One thing we’ve noticed working with organizations across industries is that psychological safety rarely comes from policy alone.
It’s built in the everyday micro-moments: how a manager responds when someone says they’re overwhelmed, how leaders talk (or don’t talk) about stress, and whether internal communications make people feel included or invisible.
Here are 3 things we’re seeing make a meaningful difference right now:
1. MAKE YOUR RESOURCES VISIBLE AND NORMAL TO USE.
A lot of organizations already offer strong mental health benefits, whether that’s EAP programs, counselling support, wellness stipends, or flexible resources.
The challenge is that employees either don’t know they exist or worry about the stigma attached to using them.
Talk about mental health resources the same way you’d talk about open enrollment or benefits updates: consistently, proactively, and in the channels employees already use.
Pin them in your employee experience platform. Include them regularly in internal newsletters.

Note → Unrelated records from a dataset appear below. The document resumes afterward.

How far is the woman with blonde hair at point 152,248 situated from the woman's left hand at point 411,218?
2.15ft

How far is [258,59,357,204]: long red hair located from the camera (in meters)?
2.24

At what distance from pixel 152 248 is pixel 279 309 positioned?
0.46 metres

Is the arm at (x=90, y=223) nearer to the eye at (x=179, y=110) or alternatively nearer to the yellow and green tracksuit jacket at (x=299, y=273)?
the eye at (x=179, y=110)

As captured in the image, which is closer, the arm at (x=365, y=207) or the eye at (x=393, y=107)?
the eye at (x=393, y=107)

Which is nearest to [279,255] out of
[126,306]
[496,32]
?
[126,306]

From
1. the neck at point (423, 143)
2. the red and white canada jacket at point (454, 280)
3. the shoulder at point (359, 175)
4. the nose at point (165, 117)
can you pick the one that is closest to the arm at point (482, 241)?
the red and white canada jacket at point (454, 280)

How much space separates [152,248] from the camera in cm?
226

Make them easy to find on your intranet.
The goal is to make accessing support feel as normal as booking a dentist appointment, not as loaded as admitting something is wrong.
2. TRAIN YOUR MANAGERS, NOT JUST YOUR EMPLOYEES.
Research from the Center for Workplace Mental Health found that employees who receive mental health training at work are significantly more likely to be engaged, passionate, and excited about their jobs compared to those who don’t.
But training employees alone only goes so far if managers don’t know how to respond when someone reaches out.
Managers don’t need to become therapists.
But they do need to know how to recognize when someone may be struggling, respond with empathy, and guide people toward support without making the conversation uncomfortable or performative.
A thoughtful manager can completely change how safe a workplace feels.
3. BUILD CONVERSATIONS INTO THE CULTURE YEAR-ROUND.
The organizations I see getting this right aren’t waiting for May to address mental health.
They’re weaving it into the employee experience throughout the year through things like ERGs, anonymous pulse surveys, manager check-ins, leadership vulnerability, and internal communications that consistently reinforce: your wellbeing matters here.
One simple practice I really like is adding a quick “mental health moment” into regular 1:1s. It’s not a formal process, but a genuine check-in beyond project updates and deadlines.